Predicting Daily Television Viewing of Senior Citizens Using Education, Age and Marital Status

Paul R. Yarnold

Optimal Data Analysis, LLC

Daily television viewing (hours, 6-minute increments), marital status (0=not married; 1=married), age and education (years, integers) data were obtained for a randomly-selected sample of 25 senior citizens. Training analysis predicting viewing (dependent variable) as a linear function of the other (independent) measures by multiple regression analysis identified a statistically significant omnibus effect: F(3,21)=11.7, p<0.0001, R-squared=0.626. Partial F (variable entered last) statistics indicated that marital status [F(1,21)=13.9, p<0.0008] and education [F(1,21)=9.2, p<0.0062] had statistically reliable negative relationships with viewing hours. This model accounted for 5/8 of the variance in television viewing time, however it was unable to make statistically reliable point predictions of viewing times: ESS=7.1, D=194.9, ns.
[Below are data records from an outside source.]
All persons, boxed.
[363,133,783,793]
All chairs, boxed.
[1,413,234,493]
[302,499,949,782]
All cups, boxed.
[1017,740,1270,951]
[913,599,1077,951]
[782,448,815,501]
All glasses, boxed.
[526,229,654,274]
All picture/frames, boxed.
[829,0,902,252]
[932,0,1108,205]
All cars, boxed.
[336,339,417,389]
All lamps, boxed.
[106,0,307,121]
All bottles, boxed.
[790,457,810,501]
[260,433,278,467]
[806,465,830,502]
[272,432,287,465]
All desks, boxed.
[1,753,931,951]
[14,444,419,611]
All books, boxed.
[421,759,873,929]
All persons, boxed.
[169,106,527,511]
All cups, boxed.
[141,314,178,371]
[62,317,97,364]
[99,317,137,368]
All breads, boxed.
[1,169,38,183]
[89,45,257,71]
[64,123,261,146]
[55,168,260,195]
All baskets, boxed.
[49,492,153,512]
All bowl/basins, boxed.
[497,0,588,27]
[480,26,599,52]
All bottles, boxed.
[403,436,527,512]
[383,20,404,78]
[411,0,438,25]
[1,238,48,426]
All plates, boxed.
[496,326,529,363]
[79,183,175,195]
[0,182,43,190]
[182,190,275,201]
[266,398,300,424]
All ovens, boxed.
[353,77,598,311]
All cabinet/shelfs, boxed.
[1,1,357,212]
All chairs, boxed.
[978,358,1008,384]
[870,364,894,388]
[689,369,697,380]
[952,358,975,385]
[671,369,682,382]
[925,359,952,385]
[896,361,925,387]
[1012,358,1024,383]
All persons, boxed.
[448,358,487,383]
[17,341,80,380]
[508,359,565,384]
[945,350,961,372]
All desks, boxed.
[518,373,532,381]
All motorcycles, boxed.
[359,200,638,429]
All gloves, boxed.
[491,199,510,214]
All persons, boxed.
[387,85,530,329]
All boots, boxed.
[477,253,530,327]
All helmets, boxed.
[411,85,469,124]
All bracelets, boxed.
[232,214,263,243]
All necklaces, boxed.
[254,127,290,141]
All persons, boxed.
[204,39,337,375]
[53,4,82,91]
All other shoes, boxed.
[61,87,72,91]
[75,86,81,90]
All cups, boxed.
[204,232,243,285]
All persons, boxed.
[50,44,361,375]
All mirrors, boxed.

The globally-optimal (GO) novometric model predicting viewing times was: if education<=13 years, then predict viewing 0.7 hours. Training performance (stable in jackknife analysis) was very strong: ESS=90.1, D=0.20, p<0.0001. The model correctly classified 3 of 3 observations having 0.7 or fewer viewing hours, and 20 of 22 (90.1%) with 0.8 or more daily viewing hours.